Терзаемая сомнениями, Вронская добралась до двери с табличкой 3011, провела карточкой-ключом вдоль датчика и, не включая свет, плюхнулась на кровать.
После ужина у нее желудок сводило от голода. Организм привык получать много еды безо всяких ограничений. Ему плевать, что хозяйка вдруг почувствовала себя толстой и старой и решила начать соблюдать диету. Со своим 44-м размером одежды. Но «макаронинки»-то совсем тонюсенькие! И не едят ничего. И даже Ирка, Наташа и Лена – хоть по подиуму не дефилируют – съели лишь немного салата. Про Катю Родимову и говорить нечего. Вообще не прикоснулась к еде, пила только минералку без газа. Где уж в такой компании отдавать дань потрясающей французской кулинарии!
– Нет, но это все же абсурд – думать, что грабитель как-то связан со смертью Весты. Франция, Париж – как русские могли организовать это возможное покушение? – рассуждала Лика, голодная, а потому злая. – А если не русские? Что же тогда получается, в смерти Каширцевой есть французский след? Я брежу. Брежу! Следователь говорил, что основная версия по этому делу вообще не связана с агентством.
Когда зазвонил стоящий на тумбочке телефон, Вронская не сомневалась: Ирина. Или кто-то из девчонок.

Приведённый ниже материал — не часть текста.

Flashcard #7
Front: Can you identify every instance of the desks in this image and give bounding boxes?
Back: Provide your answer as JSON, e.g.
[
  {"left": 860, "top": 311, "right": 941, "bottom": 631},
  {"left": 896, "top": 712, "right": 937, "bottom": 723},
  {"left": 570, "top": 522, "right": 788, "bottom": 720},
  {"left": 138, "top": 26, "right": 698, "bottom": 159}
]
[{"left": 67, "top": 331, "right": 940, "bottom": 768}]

«Неужели время кастинга изменили? Только бы не просыпаться в несусветную рань», – подумала Лика, снимая трубку.
Типичная сова, Вронская каждый подъем раньше десяти утра рассматривала как подвиг, которому, конечно, в жизни должно быть место. Но лучше все-таки сладко поспать до полудня, чем стать героем.
– Лика, как ваши дела?
Голос Франсуа не узнать невозможно. Запоминающийся. Сексуальный.
– Хорошо. Мы закончили ужин, и сейчас я нахожусь в своем номере, – Лика старательно выговаривала фразы и при этом понимала, что говорит ерунду. Если звонок по телефону в номере – где же еще пребывает его обитательница? Но – скудный словарный запас, сложное произношение, растерянность. Вот и мелешь первое, что приходит в голову.
– Не хотите ли прогуляться по Парижу?
Сначала Лика подумала, что Франсуа ошибся номером. Приглашать на прогулку ее? Когда в этом же отеле Катя с Ариной? И модели агентства Платова? Можно, конечно, уверенно твердить о своей неземной красоте. Но при этом знать, что красоты этой метр с кепкой, и Пашка ходил «налево».
Потом она поняла: нет, Франсуа не ошибся. Говорит-то по-французски. Девочки худо-бедно изъясняются на английском. Начальник службы безопасности с ними перекидывался парой фраз, тоже «спикает», так что общался бы по-английски.
Он успел забеспокоиться на том конце провода:
– Лика? Вы меня слышите?
– Я вас слышу. Согласна. Мне нужно полчаса.
– Отлично! Я за вами заеду.
Положив трубку, Лика полетела в коридор, чтобы щелкнуть выключателем, и больно ушибла колено.
Некогда! Некогда тереть горящую ногу, скорее в душ, потом наложить свежий макияж, надеть обольстительное платье.
Как хорошо, что она захватила с собой платья! Лучше выбрать черное, короткое, обтягивающее. Оно с асимметричными серебристыми вставками, а на туфлях тоже серебряные, того же тона, бантики.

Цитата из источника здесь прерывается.